I feel like I just ate a big bag of popcorn - it’s that feeling where you know you ate something, but you’re not really full or nourished. It’s more an activity that a meal. The first few handfuls taste good, but by the end of the bag you’re just mindlessly reaching for more even though the bag is mostly just kernels at this point.
Central Intelligence is like that. It’s fun at first, but wears on you quickly.
In particular, Dwayne Johnson aka The Rock’s performance was very very weird. He’s not a bad actor, I don’t think. But in this case - whether it was his or the director’s choices - he came off as a goofy over actor. Not relatable and not a character - something else. An unrealistic persona that didn’t quite know who he was.

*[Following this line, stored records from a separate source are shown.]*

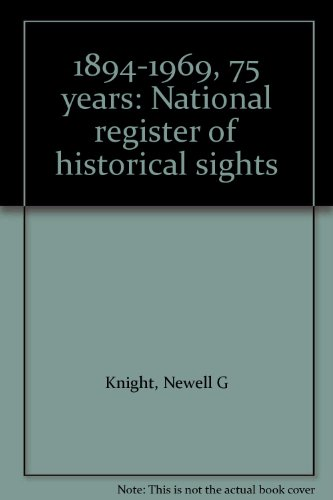 1894-1969, 75 years: National register of historical sights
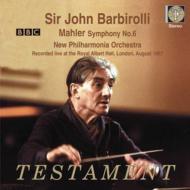 交響曲第6番『悲劇的』 ジョン・バルビローリ&ニュー・フィルハーモニア管弦楽団(1967年ステレオ・ライヴ)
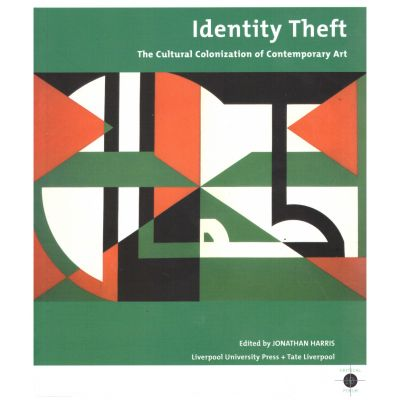 Identity Theft. The Cultural Colonization of Contemporary Art (Editura: Liverpool University Press/Books Outlet, Autor: Jonathan Harris ISBN 9781846311031 )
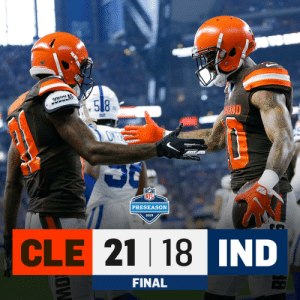 FINAL: @Browns start preseason with back-to-back wins! #CLEvsIND https://t.co/FMRHjm4o6R: CLAS  .58  HAND  PRESEASON  2019  CLE 21 18 IND  AD  FINAL  OW FINAL: @Browns start preseason with back-to-back wins! #CLEvsIND https://t.co/FMRHjm4o6R
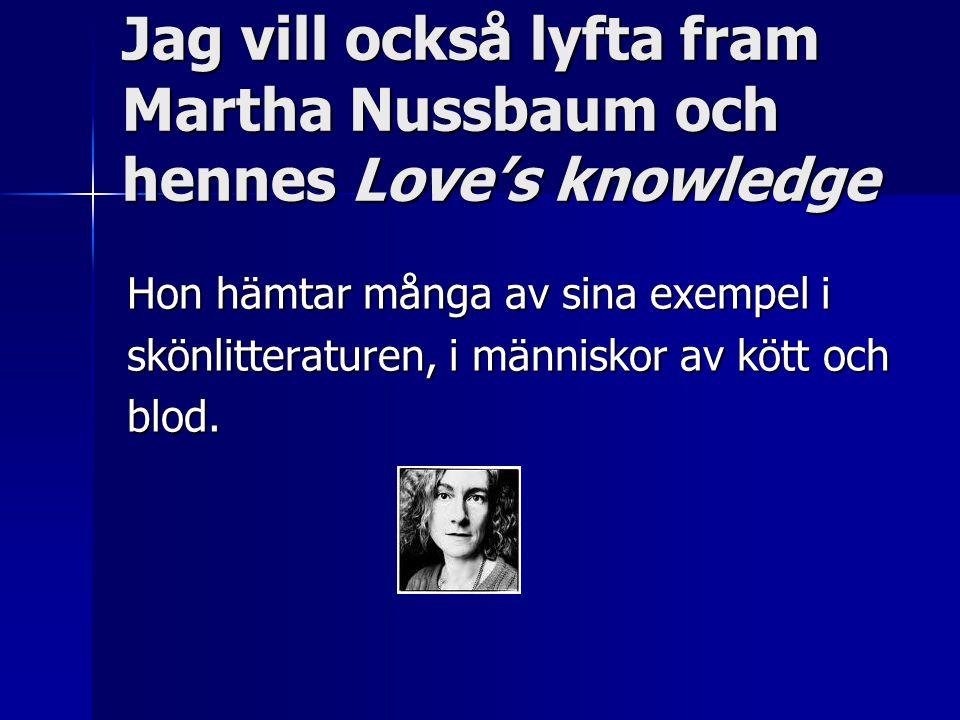 Jag vill också lyfta fram Martha Nussbaum och hennes Love's knowledge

Perhaps as a result of the writing - trying to make this person a potential double agent - so he had to play some “unpredictable but nice” blend. Either way, it felt like I was watching an underdeveloped bad improv character. So far from realism. So very far.
I’m not sure why - story-wise - that you make the “buddy” in the buddy cop story a potential antagonist. The audience is smart enough to know they could never be the case, so we’re watching a movie unfold where the outcome is already set. Instead of getting to see The Rock and Kevin Hart banter as teammates, we get a lot of screen time of Hart being skeptical of The Rock. That doesn’t get us anywhere, emotionally.
The action was clunky and manufactured, and a lot of the settings felt ‘studio comedy’. Just not that interesting and very predictable.